Exporting began in the early 1960s, and Egypt was among the first to acquire Komar-class missile
boats. They were based along the Mediterranean coast, near Alexandria and Port Said, and quickly
became a key part of Egypt’s coastal defense. Though the Komar boats mostly stayed tucked away
in port, the threat they posed was very real. By 1966, the Egyptian navy had fully integrated
them into regular drills, showcasing precise radar targeting and swift evasive maneuvers. Yet
Western experts remained doubtful of their actual danger. To them, these were just small,
wooden boats, too flimsy, too vulnerable, and too reliant on everything going exactly right.
The idea that such tiny vessels could consistently hit and disable modern warships from
long distances seemed too far-fetched, if not outright impossible.
5. Blitz In The Desert On June 5, 1967, Israeli jets screamed over the
Egyptian desert just before dawn. Coming out of hidden air bases, their engines howled against the
clouds as they dropped low over airfields, opening fire. Israel had deployed nearly all of its 200
jets in the attack. Bombs tore through hangars and runways, sending fireballs rolling into the sky.
The ground shook with each explosion, the Sinai Desert slowly being enveloped in black smoke from
destroyed fuel depots. On the ground, Israeli tanks surged forward, crushing sand and stone
under their treads while pushing deep into enemy lines. Chaos was unfolding in every direction.
Within hours, over 300 Egyptian warplanes were destroyed, all but ensuring
Israel’s air supremacy in the area. Meanwhile, the Egyptian navy never left the
docks. As Israeli jets roared across the skies, the Egyptian navy was hit before it could
move. Warships moored in Alexandria and Port Said became stationary targets, blasted
from above in a relentless aerial onslaught. Bombs tore through decks and fuel stores,
while fires raged, and smoke towered into the sky. Much of Egypt’s navy was struck
before it could leave port. Several ships were destroyed or disabled at anchor, and
the rest were kept in harbor, effectively neutralized for the duration of the war.

Items drawn from a dataset:
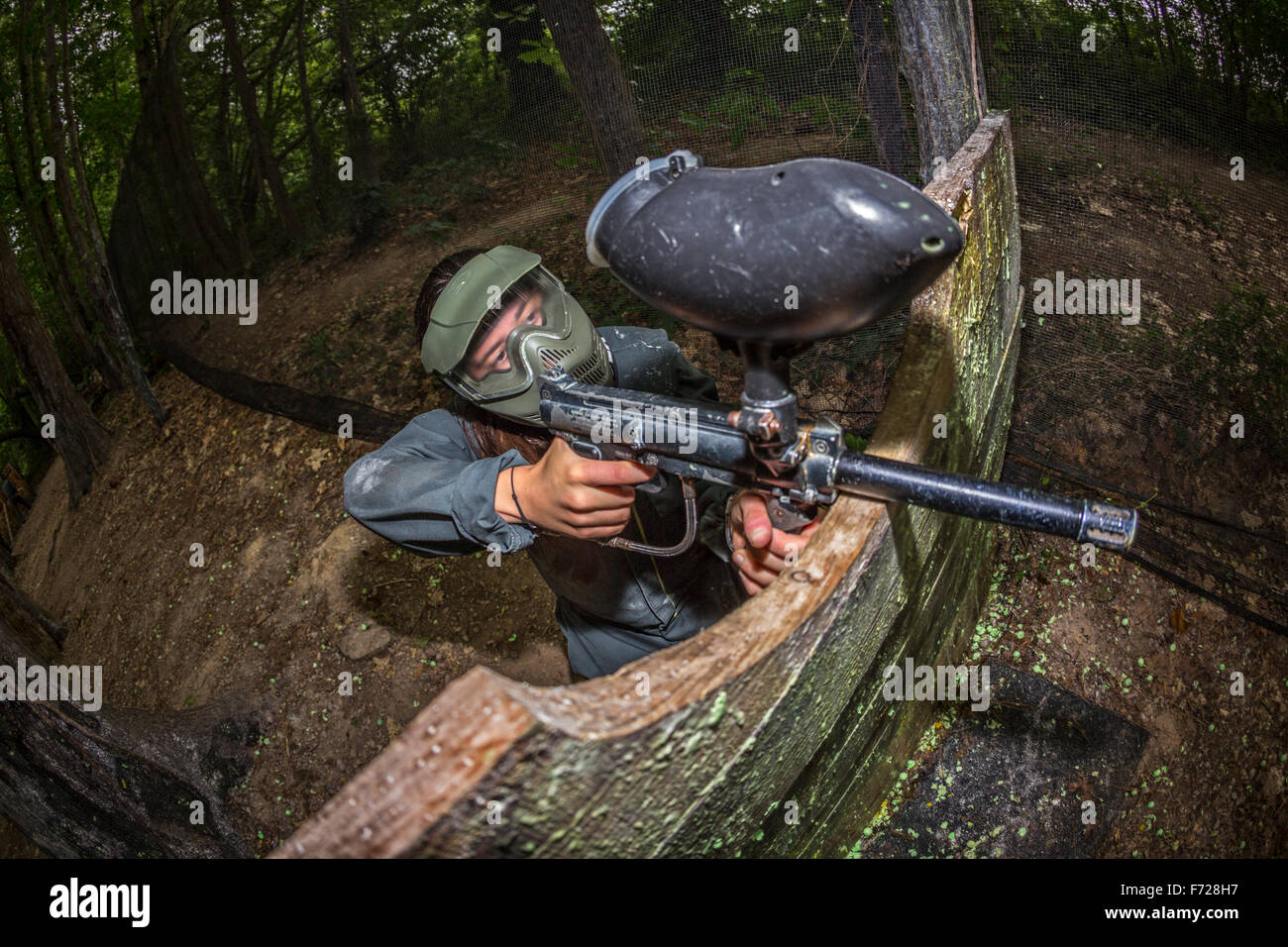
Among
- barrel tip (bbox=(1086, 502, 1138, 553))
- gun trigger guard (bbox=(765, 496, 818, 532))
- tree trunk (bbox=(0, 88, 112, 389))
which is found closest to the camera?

> **ACTIVITIES**:
1 - According to the given text, why did Western experts doubt that the Komar boats were truly dangerous?
2 - Answer these questions from the given text:
(a) Near which two places were the Komar boats based?
(b) How many jets did Israel deploy in the attack?
(c) How many Egyptian warplanes were destroyed within hours?

> **RESPONSES PER TASK**:
1 - They saw the Komar boats as small wooden vessels that were too flimsy, too vulnerable, and too reliant on everything going exactly right. They thought it too far-fetched, if not impossible, that such tiny boats could consistently hit and disable modern warships from long distances.

2 -
(a) Alexandria and Port Said, along the Mediterranean coast.
(b) Nearly all of its 200 jets.
(c) Over 300.